Il s’approprie l’intrigue par une mise en scène très inspirée, qui joue constamment des limites floues entre l’ombre et la lumière, dans de belles compositions d’images. Ce chouette polar, très stylisé, doit aussi beaucoup à son casting, impeccable comme souvent à l’époque, belle galerie de seconds rôles, notamment Gabriello et son débit impossible, un gag à lui seul. « C’est imp-pressionnant ! »

Le Baron de l’écluse – de Jean Delannoy – 1960

Posté : 17 novembre, 2020 @ 8:00 dans 1960-1969, d'après Simenon, DELANNOY Jean, GABIN Jean | Pas de commentaires »

Le Baron de l'écluse

Gabin… d’après Simenon… Deux noms dont l’association a souvent donné de belles choses, ne serait-ce que deux excellents Maigret (ici et ici) que venaient justement de réaliser Jean Delannoy. Sans avoir lu la nouvelle originale, on imagine bien ce qu’a fait Simenon de ce personnage de « baron » fauché qui vit au-dessus de ses moyens, flambant à Monte Carlo ou à Deauville, et découvrant une humanité plus simple et plus vraie près d’une petite écluse paumée de la Marne…
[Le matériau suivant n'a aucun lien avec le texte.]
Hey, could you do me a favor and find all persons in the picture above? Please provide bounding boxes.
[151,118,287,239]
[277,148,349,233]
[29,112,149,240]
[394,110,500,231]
C’est d’ailleurs ce qu’il y a de plus réussi dans ce film : comme dans les livres de Simenon, des atmosphères liées à des lieux, dans lesquels on prend le temps de s’installer. L’écluse, surtout, où l’action arrive un peu tardivement, mais où le film gagne en épaisseur. La comédie légère de la première partie cède un peu la place à plus d’empathie… à une certaine tendresse, même.

Gabin y est donc un baron, pilier de la jet set, qui vit dans le luxe mais sans un sou en poche. Un « aventurier » superbe, et vieillissant. Il y a une pointe de nostalgie dans l’interprétation de Gabin : ce sourire affiché a la conscience du temps qui passe, et la volonté de garder de la légèreté, coûte que coûte.
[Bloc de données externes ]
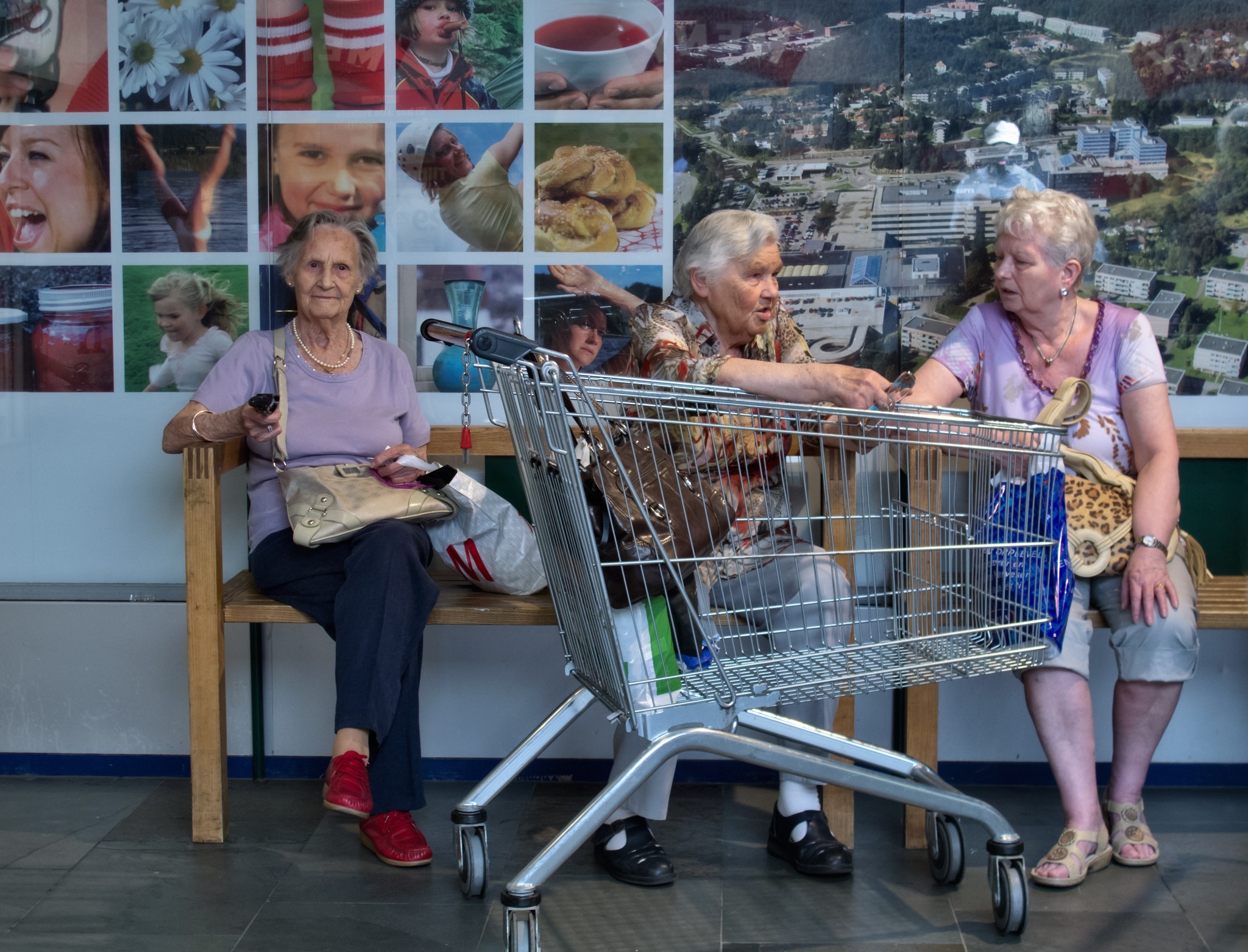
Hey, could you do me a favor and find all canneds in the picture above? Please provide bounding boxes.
[0,284,114,393]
C’est ainsi qu’il embarque une ancienne maîtresse (excellente Micheline Presle, délicieusement volage et intéressée) dans une croisière sur un bateau gagné au jeu. « Je n’ai jamais eu de bateau », lance-t-il comme un gamin devant un sapin de Noël. Mais le jeu se heurte à la réalité : un bateau, si beau soit-il, ça ne nourrit pas son homme, ni sa femme. Et tous les deux sont habitués à mener grand train en profitant de l’argent des autres…
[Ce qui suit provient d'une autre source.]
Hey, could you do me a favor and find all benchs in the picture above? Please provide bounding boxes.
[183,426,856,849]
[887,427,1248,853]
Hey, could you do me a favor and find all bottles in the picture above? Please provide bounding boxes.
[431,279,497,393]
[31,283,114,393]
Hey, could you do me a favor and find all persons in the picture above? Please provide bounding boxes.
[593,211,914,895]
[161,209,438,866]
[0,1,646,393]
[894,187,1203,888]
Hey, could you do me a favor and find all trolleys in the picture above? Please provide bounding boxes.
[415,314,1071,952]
Par bribes, le film séduit par la tendresse qui effleure entre Gabin et « Perle » (Micheline Presle), souvenir d’un passé flamboyant, ou la patronne du bar de l’écluse (Blanchette Brunoy), promesse d’un avenir apaisé. Mais la plupart du temps, les bonnes intentions sont gâchées par une mise en scène totalement aseptisée, sans relief, de Delannoy. Et étouffées par des dialogues envahissants d’Audiard, dans sa veine la plus tapageuse.

Reste le sourire de Gabin, son regard d’enfant, ce regard qu’on devine si bleu encore, même en noir et blanc.